I find it confusing that the government has representatives in Nova Scotia and in Newfoundland but none of them were asked for advice, given any consultation or given an opportunity to represent their constituents through this whole exercise of bringing forth these amendments to the Atlantic accord.
Even more amazing, the government has ministers in Nova Scotia and Newfoundland and neither one of them were informed. They were blind-sided as much as everyone else.
When the budget came down on March 19, everyone was surprised. No politician east of Ontario was consulted on these changes even though they severely impacted Nova Scotia and Newfoundland, and I do not understand that.
I do not understand why the government would not consult with the provincial people, the province of Nova Scotia and the province of Newfoundland, if it were going to make profound changes to this signed contract, but again it did not.
I refer to a statement that Premier Danny Williams made today. He said, “Essentially, we are being railroaded into an untenable situation whereby we are forced to choose the O’Brien formula” and the traditional formula.
The province is being railroaded. That is not the way to run a government and have intergovernmental relations if it wants to succeed.
I do not understand this one. The Prime Minister said that the government essentially broke the accords because it wanted to have one equalization formula in the country and it thought that by doing this that would do it.
However, in the summary of Bill C-28, part 11 states:
Part 11 amends the Federal-Provincial Fiscal Arrangements Act to provide for an additional fiscal equalization payment that may be paid to Nova Scotia and Newfoundland and Labrador.
Therefore, two provinces now have one equalization formula and the other eight provinces have a different one. It is good for Nova Scotia and for Newfoundland and Labrador but it is contrary to what the Prime Minister said. He said that he wanted to have one equalization formula but right here it says that additional fiscal equalization payments will be paid to two provinces but not the others. That does not make sense to me.
Another thing that does not make sense to me, again in the same light that the Prime Minister said that he wanted to have one equalization formula, is that now two provinces under Bill C-28 have the opportunity to calculate an equalization formula, use that formula and take advantage of it, which has a 3.5% escalator clause for every year until 2020. Two provinces have it and eight do not. Again, we have a different equalization program.
The ironic thing is that when we had the Atlantic accord and equalization, we did have a uniform equalization program across the country, plus the Atlantic accord. However, now the government has actually enshrined two different equalization programs in the country, which seems to go against everything the Prime Minister said that he wanted to do and every justification he had for breaking the accords in the first place.

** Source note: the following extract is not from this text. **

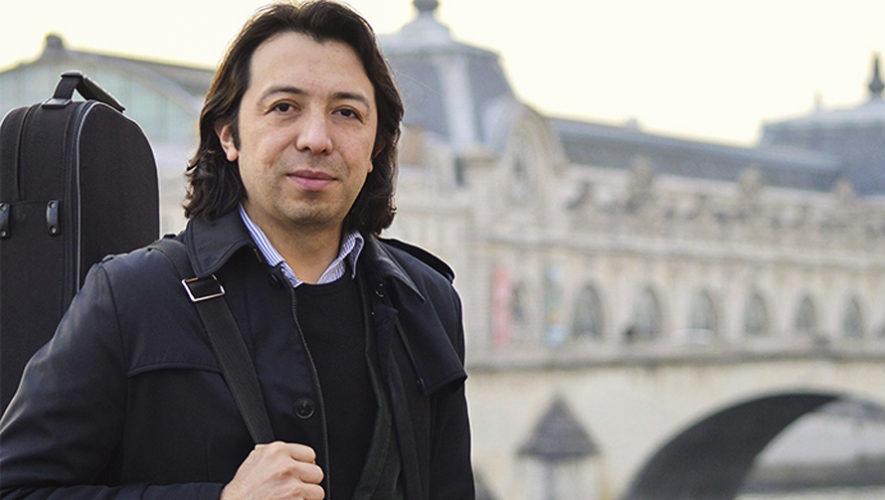 Homenaje al violinista Survier Flores en el Conservatorio Nacional de Música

Another issue that confuses me is what the Minister of Finance wrote in the Halifax Herald on June 9. He said, “There will be no side deals on this equalization business”.
This is the ultimate side deal. Every year the province of Nova Scotia and the province of Newfoundland and Labrador, if they choose to take it, will be able to calculate a parallel equalization formula and then at the end of the year, if that parallel calculation is more than the O'Brien formula, the Government of Canada writes a cheque to the province of Nova Scotia. If that is not a side deal that is renewed every year, I do not know what is.

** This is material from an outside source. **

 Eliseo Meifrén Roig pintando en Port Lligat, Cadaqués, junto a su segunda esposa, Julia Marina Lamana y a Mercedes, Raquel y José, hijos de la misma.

Another thing is, if I understand this correctly, and I think I do, the O'Brien formula goes to 2013. Eight provinces have a commitment on equalization to 2013. Bill C-28 makes a commitment to 2020 for Nova Scotia and Newfoundland that they would get the old amended formula of equalization. Essentially, there is one deal for two provinces to go to 2020 and one deal for the other eight provinces that goes to 2013.
Again, the whole basis for breaking the accords in the first place, based on the government's statement, was to have one principle based equalization formula.